**TEXT SEGMENT:**
= Beginning of Section =
The Oregon Manufacturing Innovation Center, Research & Development, abbreviated as OMIC R&D, is a research facility located in Scappoose, Oregon. OMIC R&D is a collaborative environment bringing together industry, higher education, and government in partnership to develop new tools, techniques, and technologies to address near-term manufacturing challenges through applied research and advanced technical training. OMIC R&D is modeled after the University of Sheffield Advanced Manufacturing Research Center (AMRC) with Boeing in Sheffield, England.

In 2017, the Oregon Legislature approved funding of $7.5 million to develop OMIC R&D. The facility officially launched following the signing of its initial Membership Agreement among industry and higher education partners in the second quarter of 2017. Between the 2016 and 2017 Legislative Sessions, OMIC R&D has received a total of $21.5 million in state funding.

== Organization ==
OMIC R&D is overseen by a Board of Governors made up of industry and higher education members. Operations are overseen by its host, the Oregon Institute of Technology (Oregon Tech), a public polytechnic university, which is also the building owner and landlord. OMIC R&D is managed by the executive director, Craig Campbell.

=== OMIC Research and Development Center ===
Located in Columbia County, Oregon, OMIC R&D focuses on applied research and advanced manufacturing for industrial companies. It works with manufacturers, metals manufacturing suppliers, and higher education partners. University and company researchers work with undergraduate and graduate student assistants on problem sets defined by OMIC R&D's industry members. The 33,800 sq. ft. facility was bought in part by the $2.5 million in Oregon Lottery Revenue Bonds and a $1.7 million investment by the Oregon Institute of Technology. Oregon R&D has also received capital bond and operating funds from the Oregon Legislature and a $3 million grant from Commerce's Economic Development Administration. It has recurring funding from OMIC R&D membership dues at varying rates based on each member's participation level. Members include national and international corporations, as well as three Oregon universities: Oregon Institute of Technology, Oregon State University, and Portland State University. OMIC R&D is an anchor for innovation, enhancing the competitiveness of the metals manufacturing industry by serving companies of all sizes through an industry-driven collaborative, and providing a critical mass of workforce and innovation assets in the region, creating both an R&D and training partnership for advanced manufacturing in Oregon.
= End of Section =
**EXERCISE DATA:**
= Beginning of Section =
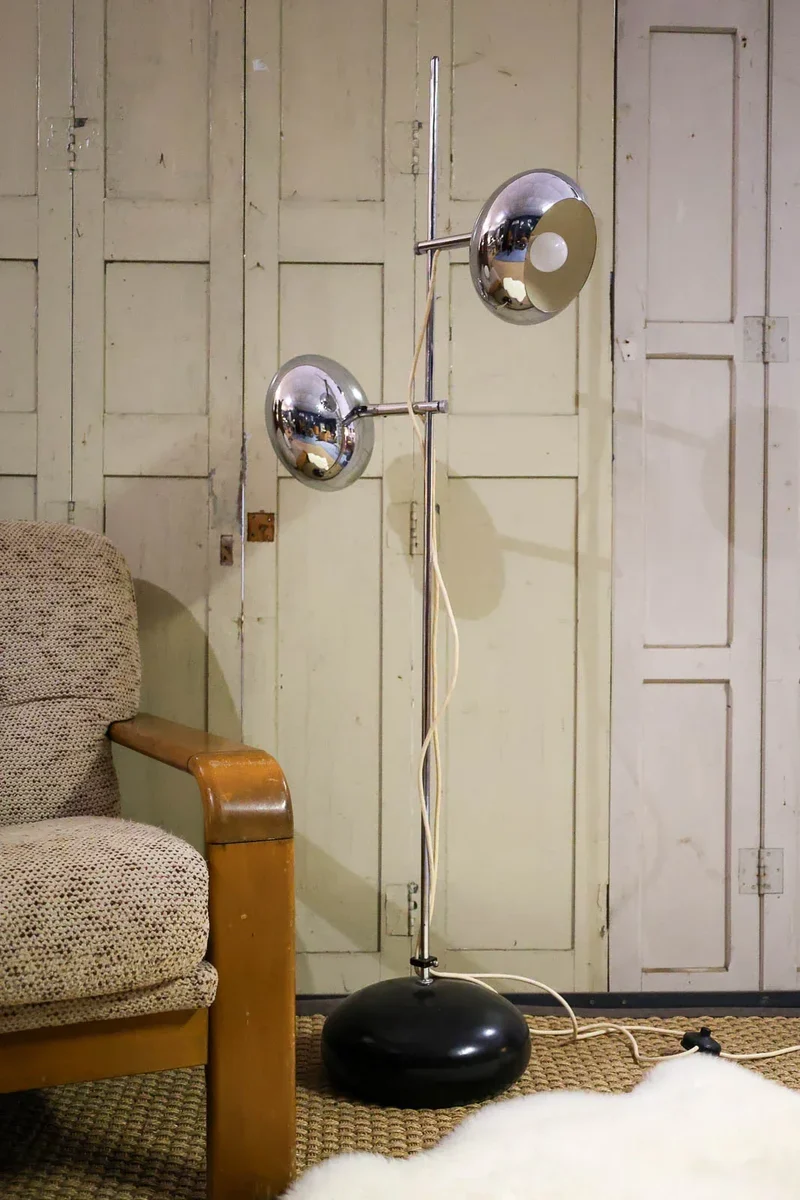 Julien, le grand lampadaire en chrome N°257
= End of Section =
**SET OF TASKS:**
a. Translate this sentence from the OMIC R&D passage into Spanish: "OMIC R&D is managed by the executive director, Craig Campbell."
b. Reproduce the OMIC R&D passage from "In 2017, the" up to and including "in state funding.".
c. According to the OMIC R&D passage, how much funding did the Oregon Legislature approve in 2017 to develop OMIC R&D?
The data plays no part in this exercise.

**SOLUTIONS TO THE TASKS:**
a. OMIC R&D está dirigido por el director ejecutivo, Craig Campbell.

b.
In 2017, the Oregon Legislature approved funding of $7.5 million to develop OMIC R&D. The facility officially launched following the signing of its initial Membership Agreement among industry and higher education partners in the second quarter of 2017. Between the 2016 and 2017 Legislative Sessions, OMIC R&D has received a total of $21.5 million in state funding.

c. $7.5 million